Background: Methods of microarray analysis that suit experimentalists using the technology are vital. Many methodologies discard the quantitative results inherent in cDNA microarray comparisons or cannot be flexibly applied to multifactorial experimental design. Here we present a flexible, quantitative Bayesian framework. This framework can be used to analyze normalized microarray data acquired by any replicated experimental design in which any number of treatments, genotypes, or developmental states are studied using a continuous chain of comparisons.

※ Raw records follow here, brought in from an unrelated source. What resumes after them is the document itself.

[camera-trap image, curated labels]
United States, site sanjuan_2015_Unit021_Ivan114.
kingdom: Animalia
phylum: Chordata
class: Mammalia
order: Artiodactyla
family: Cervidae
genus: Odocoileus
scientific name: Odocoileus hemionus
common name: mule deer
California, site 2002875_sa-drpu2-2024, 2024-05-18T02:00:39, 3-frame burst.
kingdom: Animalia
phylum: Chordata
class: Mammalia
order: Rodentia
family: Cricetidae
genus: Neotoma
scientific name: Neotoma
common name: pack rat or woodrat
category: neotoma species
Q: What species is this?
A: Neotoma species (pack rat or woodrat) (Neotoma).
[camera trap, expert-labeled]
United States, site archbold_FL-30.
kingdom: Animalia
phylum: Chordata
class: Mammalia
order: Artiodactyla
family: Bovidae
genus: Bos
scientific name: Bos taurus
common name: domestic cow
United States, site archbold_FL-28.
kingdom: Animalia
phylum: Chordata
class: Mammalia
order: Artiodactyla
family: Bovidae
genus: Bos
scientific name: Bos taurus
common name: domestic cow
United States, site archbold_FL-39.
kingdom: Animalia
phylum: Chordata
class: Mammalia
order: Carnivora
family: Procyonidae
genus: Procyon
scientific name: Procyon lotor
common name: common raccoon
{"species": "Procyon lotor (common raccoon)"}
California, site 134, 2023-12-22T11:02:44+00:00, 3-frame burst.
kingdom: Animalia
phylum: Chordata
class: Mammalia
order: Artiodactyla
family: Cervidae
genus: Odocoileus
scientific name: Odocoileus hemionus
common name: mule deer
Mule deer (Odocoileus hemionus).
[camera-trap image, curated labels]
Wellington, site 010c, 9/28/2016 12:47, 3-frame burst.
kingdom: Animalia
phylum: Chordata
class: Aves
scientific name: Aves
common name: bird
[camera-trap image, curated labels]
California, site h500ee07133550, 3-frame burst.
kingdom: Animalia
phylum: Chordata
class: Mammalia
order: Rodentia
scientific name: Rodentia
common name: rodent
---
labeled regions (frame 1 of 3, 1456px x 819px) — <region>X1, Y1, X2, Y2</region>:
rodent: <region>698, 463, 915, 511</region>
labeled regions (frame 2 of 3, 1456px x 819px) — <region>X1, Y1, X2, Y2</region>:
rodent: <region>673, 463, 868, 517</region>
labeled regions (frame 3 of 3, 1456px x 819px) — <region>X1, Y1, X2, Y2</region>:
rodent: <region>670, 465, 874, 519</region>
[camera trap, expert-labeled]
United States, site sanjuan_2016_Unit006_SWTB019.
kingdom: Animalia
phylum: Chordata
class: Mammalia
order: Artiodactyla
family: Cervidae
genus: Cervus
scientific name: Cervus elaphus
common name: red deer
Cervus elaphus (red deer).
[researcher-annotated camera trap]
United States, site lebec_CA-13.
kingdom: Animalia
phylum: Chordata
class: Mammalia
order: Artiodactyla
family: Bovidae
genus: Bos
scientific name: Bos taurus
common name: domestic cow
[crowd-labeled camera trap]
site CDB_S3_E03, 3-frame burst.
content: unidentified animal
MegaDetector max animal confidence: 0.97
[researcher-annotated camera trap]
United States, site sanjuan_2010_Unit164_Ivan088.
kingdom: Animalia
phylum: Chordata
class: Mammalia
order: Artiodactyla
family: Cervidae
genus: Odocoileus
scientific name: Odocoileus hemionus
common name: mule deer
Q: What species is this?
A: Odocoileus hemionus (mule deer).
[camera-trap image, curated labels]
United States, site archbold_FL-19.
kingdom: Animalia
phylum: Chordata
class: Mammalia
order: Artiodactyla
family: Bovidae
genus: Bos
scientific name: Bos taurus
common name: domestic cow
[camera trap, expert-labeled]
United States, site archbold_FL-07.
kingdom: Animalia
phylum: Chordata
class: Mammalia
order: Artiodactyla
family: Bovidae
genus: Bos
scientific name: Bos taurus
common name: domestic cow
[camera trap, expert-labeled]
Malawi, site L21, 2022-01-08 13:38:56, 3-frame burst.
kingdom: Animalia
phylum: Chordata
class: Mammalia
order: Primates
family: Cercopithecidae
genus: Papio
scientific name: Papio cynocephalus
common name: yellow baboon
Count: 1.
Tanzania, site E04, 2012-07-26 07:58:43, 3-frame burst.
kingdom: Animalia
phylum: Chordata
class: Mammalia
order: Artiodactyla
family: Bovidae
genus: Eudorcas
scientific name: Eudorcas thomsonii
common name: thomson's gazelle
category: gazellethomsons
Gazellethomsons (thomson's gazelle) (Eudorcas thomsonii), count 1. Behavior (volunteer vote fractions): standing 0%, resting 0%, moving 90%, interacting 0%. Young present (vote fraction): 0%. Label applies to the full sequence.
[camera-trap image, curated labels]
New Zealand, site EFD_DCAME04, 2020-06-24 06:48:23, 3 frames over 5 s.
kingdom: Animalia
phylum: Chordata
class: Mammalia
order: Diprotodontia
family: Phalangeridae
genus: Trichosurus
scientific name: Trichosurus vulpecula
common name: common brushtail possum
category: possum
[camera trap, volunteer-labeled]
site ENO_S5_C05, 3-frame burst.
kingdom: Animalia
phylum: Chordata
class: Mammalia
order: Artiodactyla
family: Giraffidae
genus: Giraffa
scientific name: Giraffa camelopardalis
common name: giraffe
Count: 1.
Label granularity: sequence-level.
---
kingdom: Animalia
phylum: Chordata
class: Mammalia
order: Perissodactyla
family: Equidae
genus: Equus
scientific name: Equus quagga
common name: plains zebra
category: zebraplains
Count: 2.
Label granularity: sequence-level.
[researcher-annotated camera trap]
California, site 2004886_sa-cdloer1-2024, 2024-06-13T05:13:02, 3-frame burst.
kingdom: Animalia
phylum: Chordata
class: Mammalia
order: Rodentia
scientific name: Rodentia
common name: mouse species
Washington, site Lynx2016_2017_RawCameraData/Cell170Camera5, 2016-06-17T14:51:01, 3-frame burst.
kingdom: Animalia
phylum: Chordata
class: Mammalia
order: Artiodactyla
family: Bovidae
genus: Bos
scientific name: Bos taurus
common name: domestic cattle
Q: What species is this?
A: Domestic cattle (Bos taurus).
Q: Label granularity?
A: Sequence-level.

Results: We apply this method to Saccharomyces cerevisiae microarray datasets on the transcriptional response to ethanol shock, to SNF2 and SWI1 deletion in rich and minimal media, and to wild-type and zap1 expression in media with high, medium, and low levels of zinc. The method is highly robust to missing data, and yields estimates of the magnitude of expression differences and experimental error variances on a per-gene basis. It reveals genes of interest that are differentially expressed at below the twofold level, genes with high 'fold-change' that are not statistically significantly different, and genes differentially regulated in quantitatively unanticipated ways.
Conclusions: Anyone with replicated normalized cDNA microarray ratio datasets can use the freely available MacOS and Windows software, which yields increased biological insight by taking advantage of replication to discern important changes in expression level both above and below a twofold threshold. Not only does the method have utility at the moment, but also, within the Bayesian framework, there will be considerable opportunity for future development.